On Wed, Dec 13, 2017, at 14:12, Doug McIlroy wrote:
Flipping it
to unsigned int was the quickest way out to kick the can until Sun Feb 6 06:28:15 2106.
If you have source it’s incredibly trivial to change, and nothing changes size wise.
Easy, but perhaps unwise. The sign bit is a potential escape hatch for
times, just as it is for characters in UTF-8.
Doug
I'm not sure what you're suggesting - UTF-8 works because it's a
variable length encoding - a variable length timestamp might be
interesting as an academic exercise, but there's no way for time() to
specify how much space is needed, or be informed of how much space is
allocated
Anyway, making it use an "unsigned" 32-bit value is a bit less trivial
on V7 (where AIUI there's an unsigned type and a long type, but not
both), but the following works - not tested on actual V7 yet, but works
with the values as int16_t/int32_t on a modern system
/*
* break initial number into days
*/
hms = *tim % 86400;
day = *tim / 86400;
if(*tim < 0) {
hms += 109696;
day += 49709 + hms / 86400;
hms %= 86400;
}
47909 days + 109696 seconds = 2^32 seconds.

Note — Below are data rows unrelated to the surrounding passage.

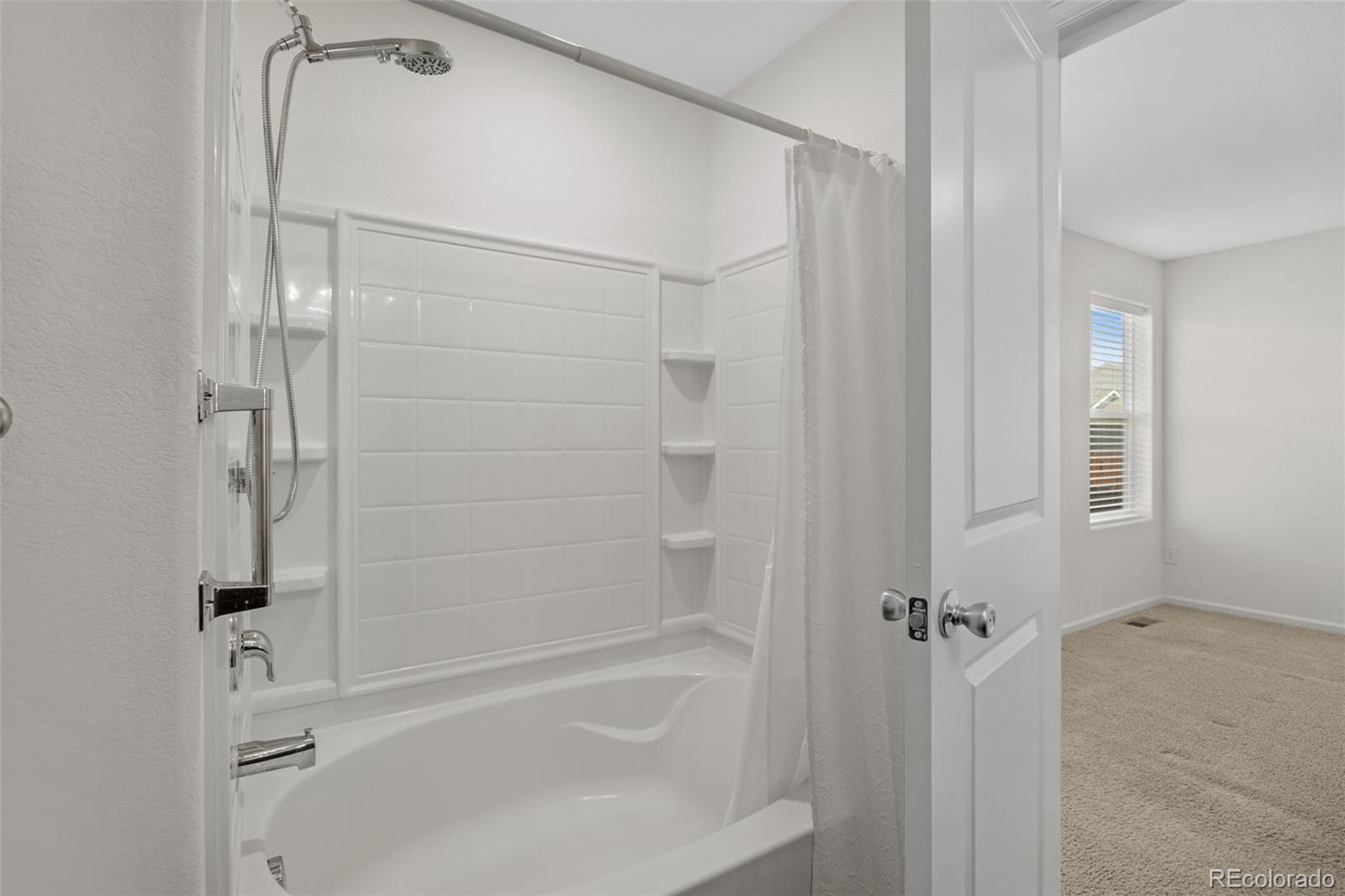 MLS Image #21 for 47323  iris avenue,bennett, Colorado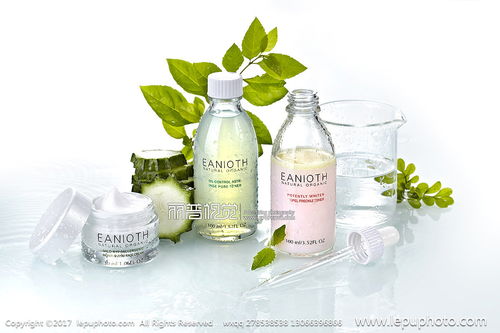 廣州化妝品攝影 化妝品創意攝影 化妝品產品攝影 麗普視覺攝影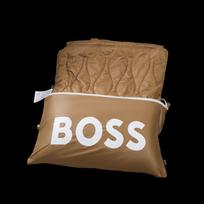 BOSS Multi-functional Cushion Quilt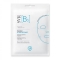 MASCA HIDRATANTA CU NIACINAMIDE SI ACID HIALURONIC, SVR B3 MASQUE HYDRA INTENSIF, 12ML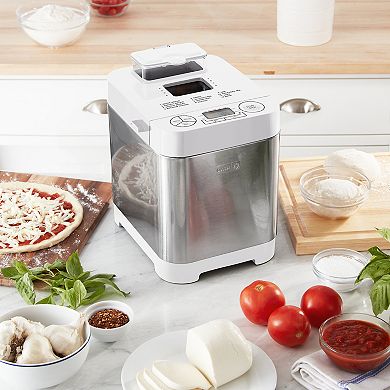 Dash Everyday Bread Maker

The "extra day" is to ensure
hms is positive.
This is instead of the existing hms < 0 clause
Making V6 do it (no long *or* unsigned type) is a bit more involved, but
I'm close to something viable. Incidentally, one gotcha I've run into is
that the code as-is passes the year minus 1900 to dysize, whereas modern
dysize implementations that respect the 100 and 400 year rules require
the full year.
My current attempt to extend it to more bits without resorting to
floating point relies on the fact that 86400=675*128 to eke out an extra
seven bits without implementing a general purpose division algorithm,
which gets it as far as the year ~10680 (~19391 unsigned). Though
without a long for the day count, V6 can only get to 2149.